Task details: Keep only the lines of the data below that contain the word "carving", and copy each of them out in full.

Data provided:
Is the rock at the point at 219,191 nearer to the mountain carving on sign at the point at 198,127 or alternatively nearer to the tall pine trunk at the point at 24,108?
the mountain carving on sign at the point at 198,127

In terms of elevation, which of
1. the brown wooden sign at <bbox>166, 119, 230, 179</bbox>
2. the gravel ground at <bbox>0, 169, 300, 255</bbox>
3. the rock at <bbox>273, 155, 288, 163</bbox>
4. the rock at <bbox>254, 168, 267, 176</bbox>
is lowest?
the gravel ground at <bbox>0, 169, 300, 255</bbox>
* * *
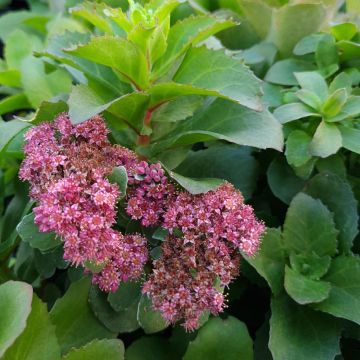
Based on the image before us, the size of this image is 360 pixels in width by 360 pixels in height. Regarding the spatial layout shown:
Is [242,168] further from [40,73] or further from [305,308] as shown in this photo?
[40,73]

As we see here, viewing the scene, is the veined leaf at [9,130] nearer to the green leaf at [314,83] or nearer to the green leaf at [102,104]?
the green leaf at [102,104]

Output of the task:
Is the rock at the point at 219,191 nearer to the mountain carving on sign at the point at 198,127 or alternatively nearer to the tall pine trunk at the point at 24,108?
the mountain carving on sign at the point at 198,127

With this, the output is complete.